There may have been an original Jewish race that may have primarily lived in one region and later spread but I don't think racism applies to Jewish people today becasue they're not a race.
The last bolded part is true but I dont believe it really applies in this case. Whether race is fallacious or not I think it's obvious that you can't classify the Falasha jews and Ashkenazi jews as the same group. They dont even live in close proximity. One group is African and the other is traditionally European. The only common denominator is that they both follow the Jewish religion.
Salam
while i did know of the ashkenazi jews, i did not look into the matter of the falasha jews (though now that i checked i did know of them but under a different name) and even though i do believe that there is more concerning the matter, i'm perfectly willing to go with your definition because it still wouldn't change my point at all. let me explain. there are two ways to define a jew, someone who is ethnically jewish and as such belonging to one of the four semite peoples, and one who is a practitioner of judaism. the jewish people who are ethnically jewish are in fact a race (i would welcome any argument to the contrary with as to how a distinct group whose members consist of one of the four semitic people are not in fact a race and how the repercussions of such an argument might apply to the arabs for example) and as such anti-semitism does indeed apply to this category of persons. your whole point is predicated on a jew merely being a practitioner of judaism yet the fact that there exists such a thing as being ethnically jewish blows your whole point out of the water (no offense). in order to make your case you have to show that the semitic people known as jews don't exist as a distinct race (this would be quite contrary to modern scholarship i might add) and not merely that intermarriage creates a subset of people whom are difficult to classify.
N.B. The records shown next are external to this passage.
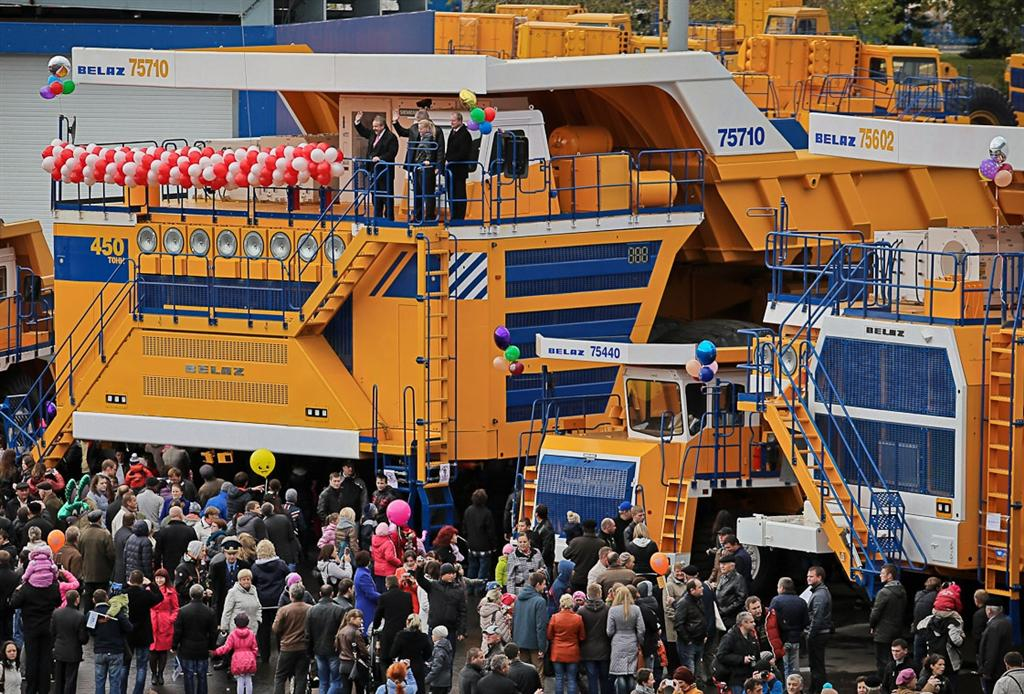 Biggest Truck In The World >> The Biggest Trucks In The World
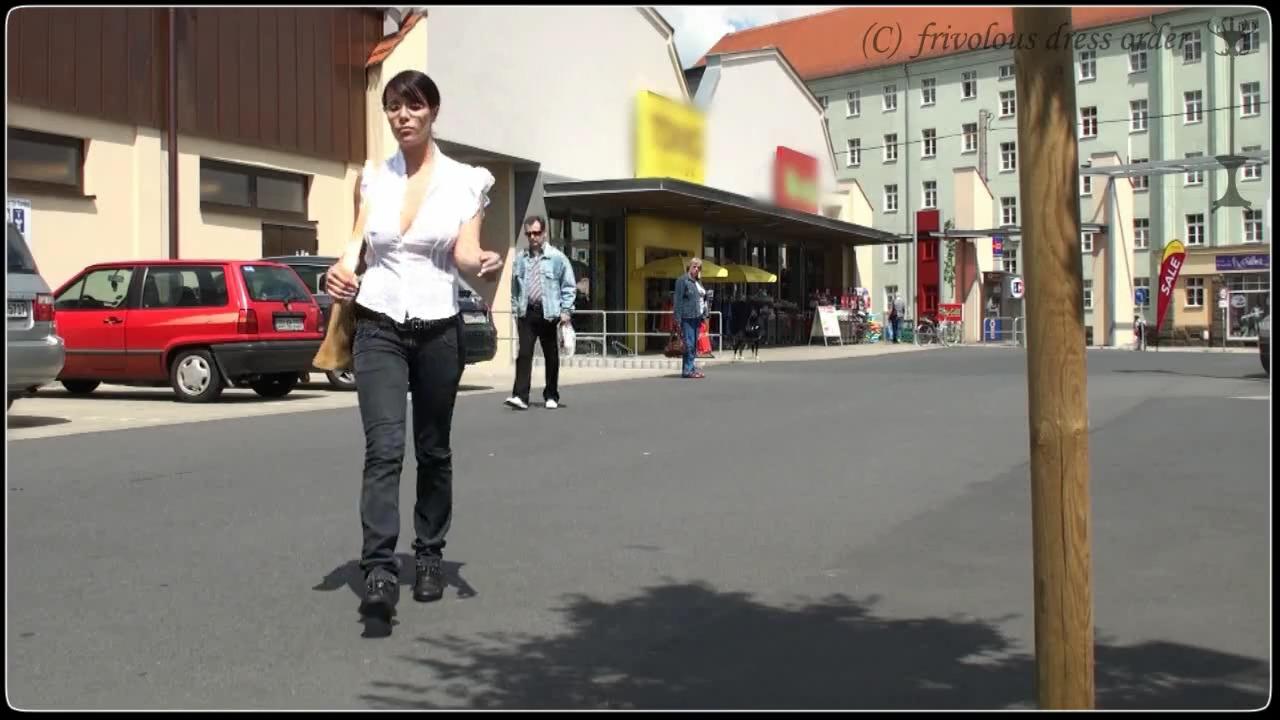Гуляет в прозрачной белой блузке без лифчика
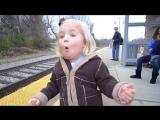Реакция девочки на прибытие поезда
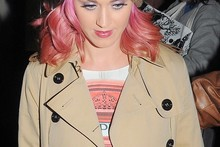 Katy Perry renews her affection for pink hair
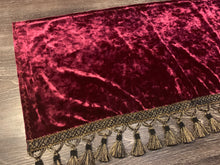 Load image into Gallery viewer, Burgundy Crushed Velvet Dashmat With Black/Gold Tassel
note: i don't believe that falasha jews are semites (if you can bring any evidence to the contrary this would be appreciated) and are jewish in virtue of being adherers of the jewish religion (though they did originate from jewish intermarriage with other peoples). as such, i have to concede none of your points. once again, the beta israel (the name under which i know them) may have jewish ancestors who were semites but this does not mean that they are semites and as such ethnically jewish. anti-semitism wouldn't necessarily apply to this group and when it would it would only be in the criticism of their religion.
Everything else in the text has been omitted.